Reputation: 237
I'm using a TCP socket to send data from a client. The data is prepared, in advance, so I always have more data to send. Moreover, I can't change the size of the writes, otherwise the server will complain. I do the following:
while (1) {
poll(for POLLOUT condition);
write(to TCP socket);
if (no more data)
break;
}
The problem is that the POLL takes a very long time. I assume this is the time that the socket is actually being written to (or responded to). Is there anyway that I can reduce the amount of time spent in the poll? It is currently a major bottleneck.
Upvotes: 0
Views: 1122
Reputation: 311054
Socket being busy causes delays in poll()
Of course it does. That's what poll()
is for. To delay until a socket becomes readable or writable.
Your writer is faster than your reader. Look for a solution at the reading end. Your writing end is behaving correctly.
However calling it every time at the head of that loop is pointless.
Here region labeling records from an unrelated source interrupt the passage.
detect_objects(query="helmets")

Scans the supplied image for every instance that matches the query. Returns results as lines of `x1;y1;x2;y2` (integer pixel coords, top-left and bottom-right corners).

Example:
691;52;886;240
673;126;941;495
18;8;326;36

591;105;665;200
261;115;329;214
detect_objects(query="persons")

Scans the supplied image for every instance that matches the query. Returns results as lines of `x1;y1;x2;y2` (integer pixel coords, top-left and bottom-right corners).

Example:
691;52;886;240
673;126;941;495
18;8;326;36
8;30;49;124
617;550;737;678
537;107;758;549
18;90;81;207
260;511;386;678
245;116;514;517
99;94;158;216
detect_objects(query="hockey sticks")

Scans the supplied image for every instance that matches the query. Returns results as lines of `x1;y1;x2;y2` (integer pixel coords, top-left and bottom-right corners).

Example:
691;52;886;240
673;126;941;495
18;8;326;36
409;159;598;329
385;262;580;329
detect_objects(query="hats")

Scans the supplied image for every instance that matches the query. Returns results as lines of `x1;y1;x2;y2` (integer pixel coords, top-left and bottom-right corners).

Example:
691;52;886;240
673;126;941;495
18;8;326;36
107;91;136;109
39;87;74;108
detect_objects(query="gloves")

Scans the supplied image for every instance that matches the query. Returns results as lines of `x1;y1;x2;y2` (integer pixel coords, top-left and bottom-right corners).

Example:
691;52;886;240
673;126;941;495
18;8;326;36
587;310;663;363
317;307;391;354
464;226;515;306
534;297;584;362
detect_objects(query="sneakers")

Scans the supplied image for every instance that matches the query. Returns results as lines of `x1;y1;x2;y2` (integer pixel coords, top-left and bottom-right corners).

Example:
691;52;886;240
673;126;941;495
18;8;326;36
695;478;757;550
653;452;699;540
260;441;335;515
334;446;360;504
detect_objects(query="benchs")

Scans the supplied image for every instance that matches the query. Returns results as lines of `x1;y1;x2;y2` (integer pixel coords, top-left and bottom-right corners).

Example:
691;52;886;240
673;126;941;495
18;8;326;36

Only call it when you need to know the socket has become writable. It is normally writable all the time, except when your socket send buffer is full, so calling it every time is a waste of time.
Just keep writing until you get EAGAIN/EWOULDBLOCK.
Then is the time to call poll()
, to tell you when there is space in the socket send buffer. Then just resume writing again as before.
Upvotes: 3
Reputation: 6568
Poll
will raise a POLLOUT
event when there's enough buffer space to enqueue further data. (Look at this link - Man (7) socket )
If it doesn't, it means write buffer is full and it means you're writing faster than the read capabilities of the other peer. Or simply the network is slower than you expect.